EVは暖房の熱をエンジンから取れません

「寒冷地でも性能低下しないEV用バッテリー」開発、中国ベンチャーが主張

Image:Frame Stock Footage/Shutterstock.com

中国のバッテリー技術スタートアップ、Greater Bay Technologyが、寒い冬の気候のなかでも性能を発揮できる電気自動車用バッテリーを開発したと主張している。この会社は「Phoenix」と称する独自のバッテリーセルに超伝導材料と熱管理システムを導入し、5分もあればバッテリーを-20°Cから25°Cまで加温することが可能だと述べている。
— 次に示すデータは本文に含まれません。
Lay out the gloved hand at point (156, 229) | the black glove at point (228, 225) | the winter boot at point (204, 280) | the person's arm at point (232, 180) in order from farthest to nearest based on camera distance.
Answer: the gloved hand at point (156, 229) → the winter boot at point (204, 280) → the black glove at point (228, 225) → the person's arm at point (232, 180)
これにより、寒冷地でもバッテリーを常に最適なコンディションに保ち、航続距離や充電時間でも本来の性能を発揮できるという。

気温が低くなる冬、特に寒さが厳しい北国は、EVがその性能を発揮しにくい環境だ。ボルボ傘下のポールスターや、GM、その他いくつかの自動車メーカーは、バッテリーの温度を保つためにヒートポンプシステムを採用している。またドイツの自動車部品サプライヤーZFは、エンジンの熱を暖房に再利用できないEVにおいて、エアコンによる電力消費を抑えるため、シートベルトにヒーターを編み込んだ「ZFヒートベルト」を開発している。

Phoenixバッテリーは、そのような追加のシステムや特殊な部品を不要としつつ、寒冷環境でもEVの性能を最大限に引き出そうとするものだ。このバッテリーについてGreater Bayは(バッテリー容量やモーター出力容量にもよるはずだが)航続距離1000kmを実現すると述べ、そして2024年には、中国のEVブランドAIONのSUVに搭載されて出荷される予定だとしている。

ただし、本当にGreater Bayの言うとおりの性能をこのバッテリーが発揮できるのか、その評価は実物が出てくるまで待つ方が良いかもしれない。特に、中国自動車技術研究センター(CATARC)によって開発された中国独自の燃費および電費基準(CLTC)で測定される電費データは、国際基準のWTLCや、米国が採用するEPAなどに比べて甘い数字が出てくるとされており、額面どおり受け取ってしまうと、あとで肩透かしを食らう可能性も否定できない。まずは独立した試験機関による評価を待ちたいところだ。